Grant aims to accelerate development of new technologies, such as better materials for conversion of heat to electricity, more efficient batteries

The U.S. Department of Energy has awarded a four-year, $12 million grant to establish a new research center led by a Rutgers professor to accelerate the development of materials that improve energy efficiency and boost energy production.

battery
Advanced materials research could lead to more efficient batteries and other energy saving technologies.
Photo: Shutterstock

The center will be hosted by the U.S. Department of Energy’s Brookhaven National Laboratory in Upton, N.Y., and led by Gabriel Kotliar, Board of Governors Professor in the Department of Physics and Astronomy, School of Arts and Sciences, at Rutgers University. Kotliar also holds a part-time position at Brookhaven Lab.

“This is a huge new initiative by the Department of Energy,” said Robert Bartynski, chair of Rutgers’ Department of Physics and Astronomy. “Rutgers is among an elite group of universities and labs to contribute to this effort, and the department’s award formalizes a strong and growing collaboration between Rutgers and Brookhaven National Laboratory.”

Gabriel Kotliar
Gabriel Kotliar

The team’s research will focus on developing advanced materials for high-temperature superconductors and other energy initiatives, including technologies that convert heat to electricity to increase energy resources and reduce reliance on fossil fuels.
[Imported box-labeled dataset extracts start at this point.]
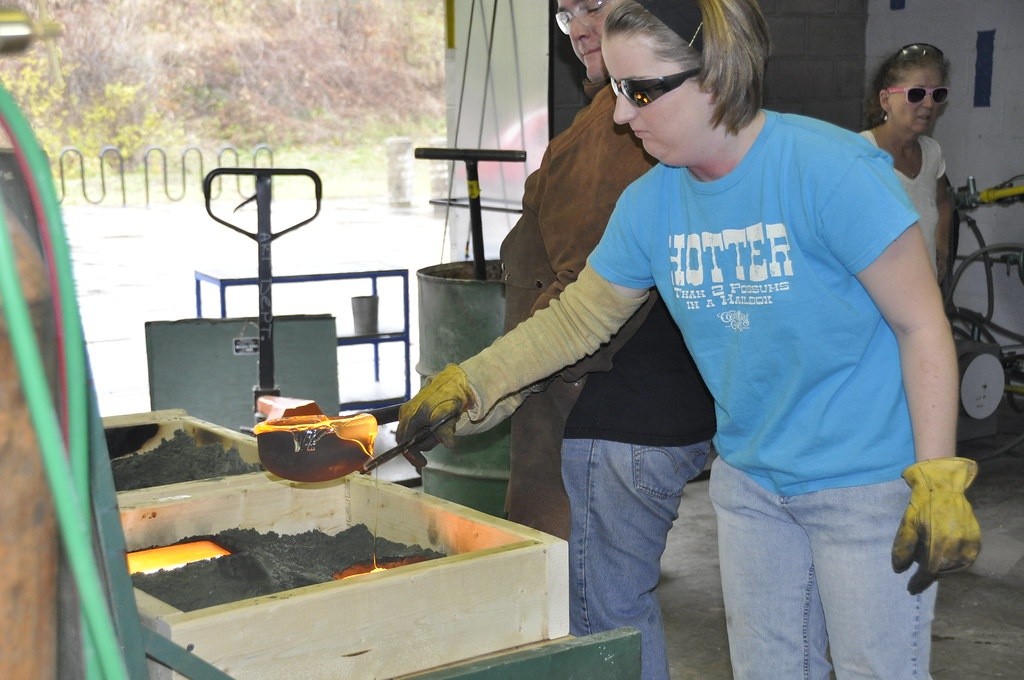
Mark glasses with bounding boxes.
[886,84,951,103]
[895,43,944,63]
[610,69,703,108]
[555,0,608,35]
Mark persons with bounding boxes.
[398,2,980,678]
[500,1,717,679]
[856,43,956,296]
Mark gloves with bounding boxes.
[891,457,983,594]
[396,363,473,468]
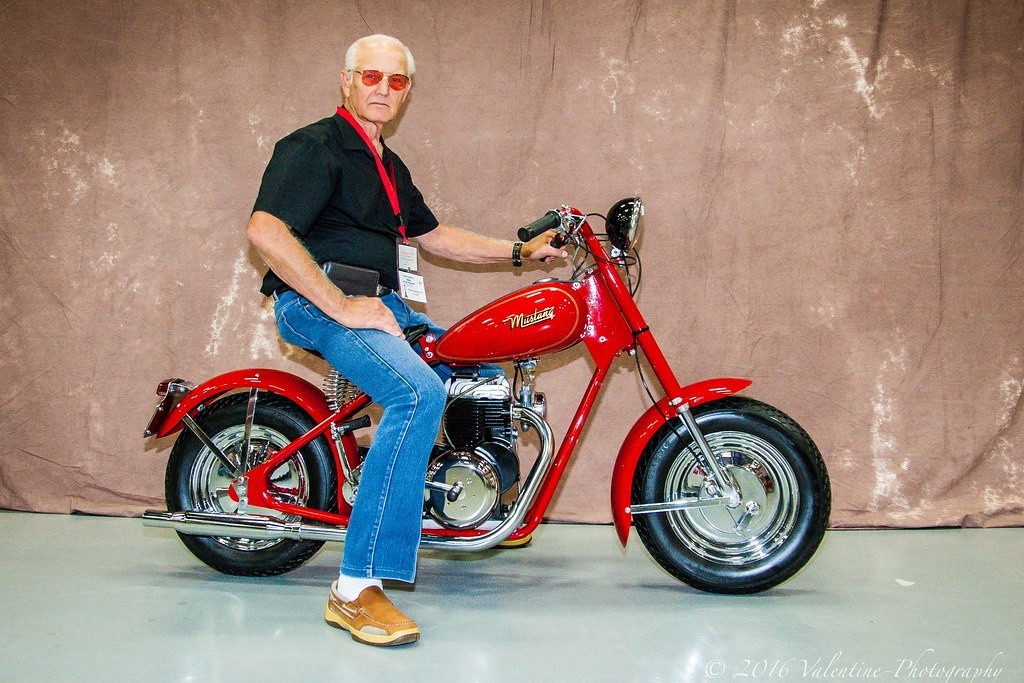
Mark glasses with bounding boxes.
[348,69,410,92]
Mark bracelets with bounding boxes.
[512,241,523,267]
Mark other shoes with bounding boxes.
[324,580,420,646]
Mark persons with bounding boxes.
[247,32,569,646]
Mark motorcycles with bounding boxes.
[136,195,834,598]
“Developing tools to increase our understanding of these most interesting substances could result in the development of important new technologies, such as better thermoelectric materials for conversion of heat to electricity and more efficient batteries for cars and electronic devices,” said Kotliar.

Kristjan Haule
Kristjan Haule

The new endeavor, called the Center for Computational Design of Functional Strongly Correlated Materials and Theoretical Spectroscopy, will develop software and databases that catalog the essential physics and chemistry of these materials to help other researchers and industrial scientists develop useful new materials more quickly. Brookhaven Lab will also use its experimental facilities to validate the researchers’ theoretical predictions.

Another Rutgers physics professor, Kristjan Haule, will lead a Rutgers-based lab that supports the center’s research, including development of simulation tools to predict properties of materials, and a database of such simulations for useful materials such as thermoelectrics.

The center is one of three funded by the Department of Energy at several national laboratories and universities nationwide in support of the U. S. Government’s Materials Genome Initiative (MGI). MGI is a multi-agency effort to reduce the time from discovery to deployment of new advanced materials with the goal to revitalize American manufacturing. The department’s total funding for all three centers will be $32 million over four years.